2 October 2010: We Have a Dream--"One Nation Working Together"
Tens of thousands of progressives representing more than 400 diffrerent interest groups, from American Auto Workers (AAW) to the National Educators Association. from truck and cab drivers to clergy and politicians, from infants to senior citizens, handicapped people to athletes, deaf to mezzo soprano, Green Party and socialist to Libertarian--all came together to voice a new dream with frequent references back to the immortal precedent set by the Reverend Martin Luther King Jr. in his speech on the day of the March on Washington in 1963, also held at the Lincoln Memorial.
The Pledge of Allegiance, Star-Spangled Banner, My Country, "Tis of Thee, and other patriotic backdrop added to both the anxiety of patriotism, and bewilderment and anger that basic human rights are being treated as exclusivist privileges.
A parable formed from the biblical legend of Noah was the structure of long-time activist Marion Wright Edelman's speech, close to the middle of the 4-hour rally: if such diversity could exist at such close quarters in Noah's ark for forty days and nights, why can't we share this country so equitably, all of us stuck in this boat of the United States together, a floundering ship at sea?
How could Glenn Beck have used this same venue a month ago, drawing parallels between the ideals of MLK and those of the Tea Party constituency?
MLK belongs to all of us, but . . .
Wonderful old and new music punctuated the silence between speeches at the October 2 rally. An exquisite mezzo soprano sang The Star Spangled Banner. The most popular patriotic motifs seemed to be the Pledge of Allegiance and My Country, T'is of Thee.
The first sentence of the Preamble to the U.S. Constitution would have been my suggestion as a radial theme--actually just one particular clause: TO PROMOTE THE GENERAL WELFARE.

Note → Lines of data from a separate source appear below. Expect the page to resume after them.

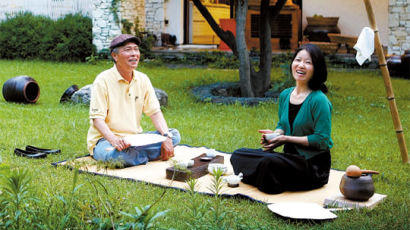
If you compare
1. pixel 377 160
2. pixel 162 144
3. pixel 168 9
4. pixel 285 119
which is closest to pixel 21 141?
pixel 162 144

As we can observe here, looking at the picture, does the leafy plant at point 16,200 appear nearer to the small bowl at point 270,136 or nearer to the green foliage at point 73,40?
the small bowl at point 270,136

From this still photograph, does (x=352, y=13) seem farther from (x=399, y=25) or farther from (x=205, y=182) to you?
(x=205, y=182)

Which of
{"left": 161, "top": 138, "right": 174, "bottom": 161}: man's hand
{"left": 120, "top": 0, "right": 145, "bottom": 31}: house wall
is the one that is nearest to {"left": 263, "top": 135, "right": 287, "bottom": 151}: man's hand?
{"left": 161, "top": 138, "right": 174, "bottom": 161}: man's hand

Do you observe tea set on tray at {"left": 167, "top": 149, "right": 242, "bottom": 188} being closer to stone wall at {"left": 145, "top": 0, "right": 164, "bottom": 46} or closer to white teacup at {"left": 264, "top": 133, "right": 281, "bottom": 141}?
white teacup at {"left": 264, "top": 133, "right": 281, "bottom": 141}

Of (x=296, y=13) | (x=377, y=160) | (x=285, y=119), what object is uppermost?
(x=296, y=13)

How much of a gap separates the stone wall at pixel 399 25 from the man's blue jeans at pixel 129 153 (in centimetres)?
1064

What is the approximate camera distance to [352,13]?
16516mm

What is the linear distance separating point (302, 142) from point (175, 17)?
46.7ft

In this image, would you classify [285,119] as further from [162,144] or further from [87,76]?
[87,76]

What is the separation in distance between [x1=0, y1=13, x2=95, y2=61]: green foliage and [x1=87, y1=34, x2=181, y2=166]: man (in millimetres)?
11301

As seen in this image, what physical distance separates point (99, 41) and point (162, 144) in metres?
11.8

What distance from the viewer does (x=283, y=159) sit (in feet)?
14.9

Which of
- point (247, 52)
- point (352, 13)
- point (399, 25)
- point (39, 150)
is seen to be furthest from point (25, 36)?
point (39, 150)

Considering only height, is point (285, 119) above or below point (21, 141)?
above
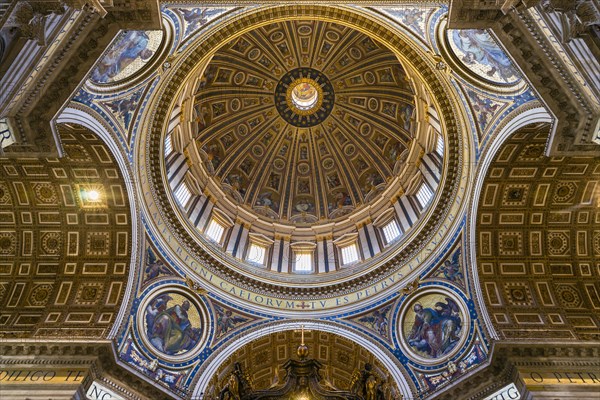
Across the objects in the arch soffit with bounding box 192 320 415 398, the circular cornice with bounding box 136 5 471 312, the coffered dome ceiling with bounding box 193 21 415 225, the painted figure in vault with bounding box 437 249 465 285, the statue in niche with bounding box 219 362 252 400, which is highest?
the coffered dome ceiling with bounding box 193 21 415 225

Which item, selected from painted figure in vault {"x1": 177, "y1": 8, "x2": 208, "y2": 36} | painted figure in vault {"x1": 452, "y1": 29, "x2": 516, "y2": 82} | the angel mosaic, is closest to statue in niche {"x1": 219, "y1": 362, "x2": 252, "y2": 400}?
the angel mosaic

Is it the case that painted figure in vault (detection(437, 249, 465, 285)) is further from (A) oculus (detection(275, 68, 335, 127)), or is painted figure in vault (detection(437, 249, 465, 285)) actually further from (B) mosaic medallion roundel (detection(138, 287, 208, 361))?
(A) oculus (detection(275, 68, 335, 127))

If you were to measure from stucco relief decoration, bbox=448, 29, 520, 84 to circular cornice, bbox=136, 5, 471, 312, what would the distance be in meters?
1.58

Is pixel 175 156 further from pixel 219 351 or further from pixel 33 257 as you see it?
pixel 219 351

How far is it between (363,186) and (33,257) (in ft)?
59.8

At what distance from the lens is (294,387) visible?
16.1m

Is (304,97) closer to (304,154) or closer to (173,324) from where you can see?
(304,154)

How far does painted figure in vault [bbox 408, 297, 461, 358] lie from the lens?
18047 mm

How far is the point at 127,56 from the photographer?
15852 millimetres

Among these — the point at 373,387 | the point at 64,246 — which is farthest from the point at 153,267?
the point at 373,387

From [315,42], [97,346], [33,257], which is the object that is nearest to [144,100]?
[33,257]

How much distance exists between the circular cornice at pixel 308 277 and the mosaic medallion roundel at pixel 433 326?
1.49 meters

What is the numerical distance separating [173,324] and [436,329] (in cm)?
1039

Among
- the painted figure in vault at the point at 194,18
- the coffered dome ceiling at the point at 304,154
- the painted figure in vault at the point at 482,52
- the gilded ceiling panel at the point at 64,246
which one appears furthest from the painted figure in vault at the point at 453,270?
the painted figure in vault at the point at 194,18
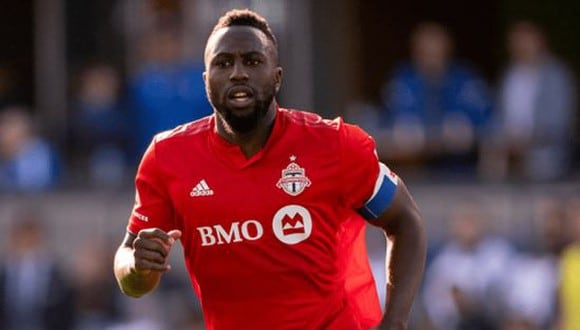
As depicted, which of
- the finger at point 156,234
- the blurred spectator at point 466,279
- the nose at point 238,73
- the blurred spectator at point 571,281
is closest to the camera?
the finger at point 156,234

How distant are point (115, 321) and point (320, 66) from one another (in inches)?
129

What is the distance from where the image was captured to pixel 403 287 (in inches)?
253

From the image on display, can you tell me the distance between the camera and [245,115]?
6312 millimetres

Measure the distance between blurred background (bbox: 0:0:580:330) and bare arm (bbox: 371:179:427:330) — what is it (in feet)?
17.2

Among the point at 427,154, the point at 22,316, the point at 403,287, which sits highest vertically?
the point at 403,287

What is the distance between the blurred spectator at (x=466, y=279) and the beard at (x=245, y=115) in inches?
235

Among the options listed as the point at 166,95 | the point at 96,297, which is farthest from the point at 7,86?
the point at 96,297

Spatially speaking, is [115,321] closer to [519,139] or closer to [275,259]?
[519,139]

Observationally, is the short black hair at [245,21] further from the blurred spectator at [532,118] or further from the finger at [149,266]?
the blurred spectator at [532,118]

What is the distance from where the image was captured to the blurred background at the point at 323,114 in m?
12.3

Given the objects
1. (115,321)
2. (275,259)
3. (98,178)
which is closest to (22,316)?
(115,321)

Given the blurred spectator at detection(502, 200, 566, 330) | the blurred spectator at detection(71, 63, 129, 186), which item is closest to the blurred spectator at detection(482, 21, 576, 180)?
the blurred spectator at detection(502, 200, 566, 330)

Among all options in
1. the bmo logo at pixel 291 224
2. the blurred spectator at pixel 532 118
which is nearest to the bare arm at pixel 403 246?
the bmo logo at pixel 291 224

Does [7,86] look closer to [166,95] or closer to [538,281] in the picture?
[166,95]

How can any group outside of those who attended today's rally possibly claim to "promote the general welfare"?
Liberty, justice, and freedom were the abstracts the crowd expressed longing for; most specific were the crying need for jobs and education--rights, not privileges, far more important to add to the Bill of Rights than any restrictive definitions of marriage.
Beyond that, an entire spectrum of violated human rights was exemplified and discussed; also an entire spectrum of interests--and how our country's motto e pluribus unum (a Latin phrase that originally referred to a tossed salad), "out of many things, one," so aptly described the many plights brought together to merge into a "sermon to the choir"--our dreams cohere with the founding principles of this country and with each other--these dreams denied undermine the foundation of our Enlightenment origins.
And most sadly, statistics indicate that Congress will turn redder after the November midterm election, a common pattern but, in our case, most distressing given all of the crucial progressive-leaning changes accomplished by the Obama administration in the preceding two years.
With so much remaining to be done, how can these beginnings be effaced back to square one, or into the negatives?
I have received the directive what to do, which was not the focus of today's rally, though mentioned more than once, beneath an achingly blue sky, dazzling midday sunshine, and mild temperature. I was told by the DNC to make calls to ensure that all citizens get out as many votes as they can--the target undecided voters most generally. Certainly we should all do this--our votes are crucial and we are still the overwhelming majority. Tea Partiers comprise less than half of the Republican Party, the rest of whom are deeply alarmed by the directions they advocate.
The mood of the rally was more a collage of what we must have versus the persistent reality that denies this. What we should do, besides energize each other, is never to lose the dream nor let others take it away. We must never stop fighting. We must demand and never cease to demand, that our tax money be spent on our needs at home on Main Street--we the vast majority, despite the statistics of attendees this month versus the Glenn Beck parody, which assign higher numbers to the prior event.
The diversity among our numbers certainly trumps actual numbers--they had more to prove and, as the Washington Post observed, more star power than Ed Schultz, Al Sharpton, and Jesse Jackson: Glenn Beck and Sarah Palin?